À droite et à l'extrême droite 

Parmi les autres circonscriptions indécises qui contiennent des candidats de droite, on retrouve notamment la 2e circonscription de l’Eure-et-Loir, où Olivier Marleix, élu depuis 2012, est en grande difficulté (25,93%) face au candidat du RN (38,92%), même s’il devrait bénéficier du retrait de la candidate du NFP, arrivée en troisième position à seulement 147 voix près du ténor des Républicains.

Dans l’Essonne, Nicolas Dupont-Aignan devrait faire face à l’une des triangulaires les plus serrées. En effet, l'élu d'Yerres est en ballottage défavorable (32,96%) face à la candidature NFP de Bérenger Cernon, investi par La France insoumise (34,37%). Il ne sera pas aidé par le candidat de droite François Durovray, arrivé troisième (27,38%) au premier tour, qui maintient sa candidature et pourrait empêcher la figure de Debout La France de rempiler à l'Assemblée nationale. 

Le candidat LR et député sortant de la 8e circonscription des Français établis hors de France, Meyer Habib, a obtenu 35,58% des voix au premier tour. Au second tour, il affrontera la candidate de la majorité, Caroline Yadan (24,18%). Cette zone comprend les Français d'Israël, de Chypre, de Malte, de Grèce, d'Italie et de Turquie. Député depuis 2013, Meyer Habib concourt sous l’étiquette LR. S’il a rejeté lors de la campagne le rapprochement d’Éric Ciotti avec le Rassemblement national, le parti de Marine Le Pen a toutefois décidé de ne présenter personne face à lui.
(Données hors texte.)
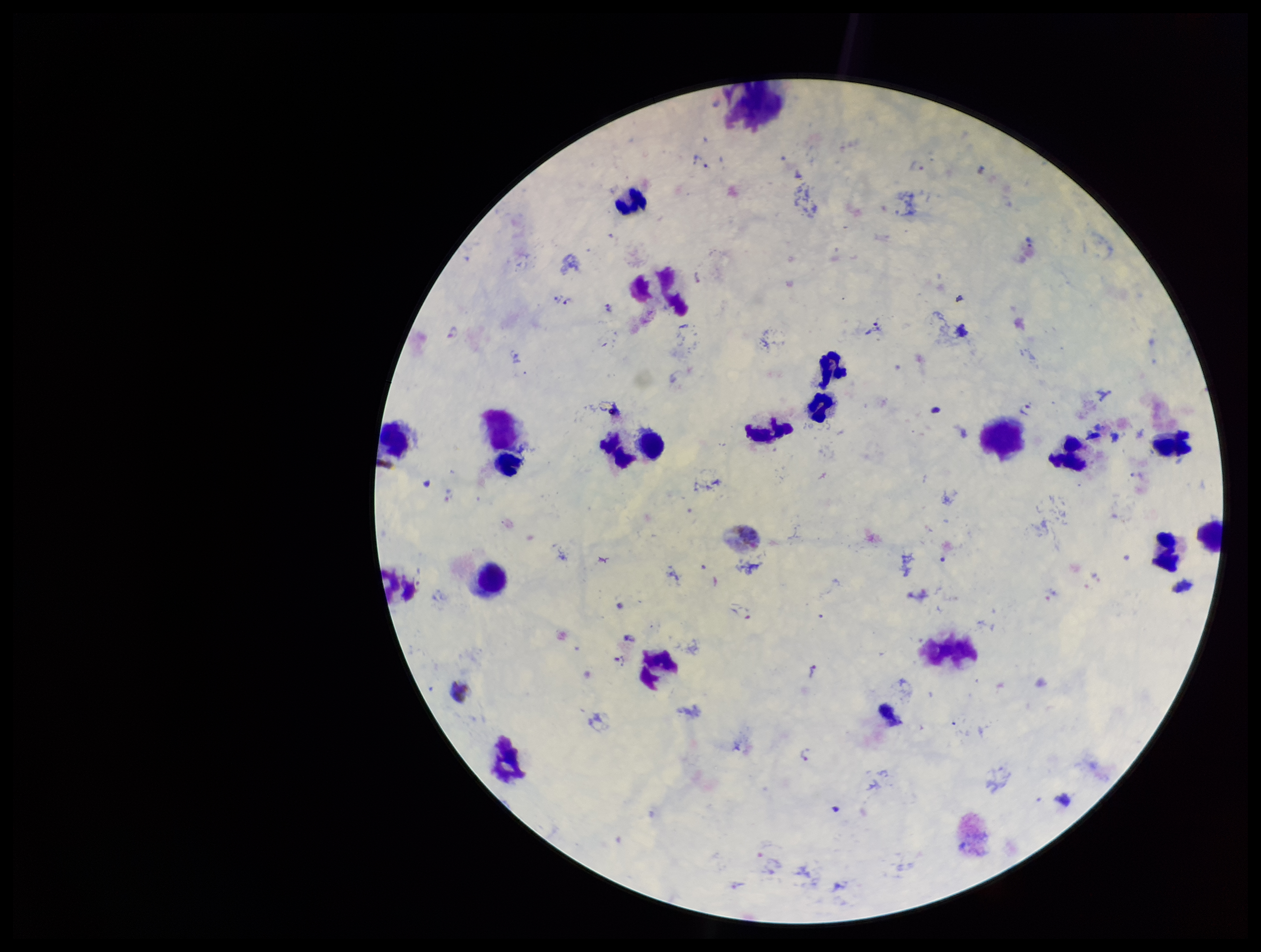

patient malaria status = infected
image size = 1261×952 pixels
preparation = thick
parasite count = 5
capture = smartphone photograph through the microscope eyepiece
species reported for this patient = Plasmodium vivax
stain = Giemsa
leukocyte count = 15
Plasmodium parasites = identified
field of view = single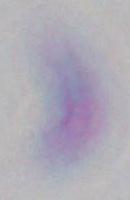
1000x magnification. Photomicrograph. Toxoplasma gondii is shown.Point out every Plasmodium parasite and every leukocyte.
Enfin, la soeur aînée de Marine Le Pen, Marie-Caroline, pourrait intégrer l’Assemblée après avoir obtenu 39,29% des suffrages au premier tour, dans la Sarthe, devant la candidate du NFP qui sera aidée par le désistement de celle de la majorité. La conseillère régionale d'Ile-de-France pourrait remporter ce dimanche 7 juillet sa première victoire à une élection législative, dans ce territoire gagné d'un cheveu par La France insoumise en 2022.

À gauche et au sein du Nouveau Front populaire

À gauche, François Hollande fera face à une triangulaire dans son fief de Corrèze puisqu’il est arrivé en tête avec 37,63% des suffrages, mais que le Républicain Francis Dubois (28,64%) a refusé de se retirer, au risque de faire élire la candidate du RN arrivée en deuxième position (30,89%). Après avoir quitté l'Elysée en 2017, François Hollande pourrait revenir au Palais Bourbon, sept ans plus tard, mais le résultat s'annonce particulièrement serré puisque les réserves de voix sont quasiment inexistantes pour les trois finalistes.

Situation également difficile dans la Somme pour François Ruffin, l'un des initiateurs du Nouveau Front populaire, qui voit sa réélection compromise après sa deuxième place (33,92%) loin derrière la candidate du RN (40,69%). Arrivée en troisième position avec 22,68% des voix, la candidate Ensemble, Albane Branlant, va néanmoins soutenir l'élu de gauche. Elle a été l’une des premières à annoncer son désistement au profit d’un «front républicain». 

Autre ballottage défavorable : celui de Valérie Rabault, dans le Tarn-et-Garonne. La députée socialiste sortante et vice-présidente de l'Assemblée nationale est en difficulté face à la maire des Républicains de Montauban, Brigitte Barèges, soutenue par le Rassemblement national. Cette dernière est arrivée en tête avec 43,9% des suffrages, soit 7 points de plus que la candidate du NFP. Cet affrontement se fera sans la candidate du camp présidentiel, pas parvenue à se qualifier avec 15,49% des voix, mais qui a appelé ses électeurs à soutenir Valérie Rabault. 

Enfin, il s’agit de l’un des scrutins qui sera le plus suivi à l’occasion du second tour. Raphaël Arnault, militant antifasciste lyonnais de 29 ans, s'est qualifié avec 24,76% des voix dans la 1re circonscription du Vaucluse, en deuxième position avec près de 10 points de moins que son adversaire du RN, Catherine Jaouen (34,62%). Celui qui avait eu un échange très tendu avec Gabriel Attal avant le premier tour pourra cependant compter sur le soutien du dissident de gauche éliminé, Philippe Pascal (18,27%). Quatrième avec 16,13%, la candidate centriste Malika Di Fraja a annoncé ne pas donner de consigne de vote.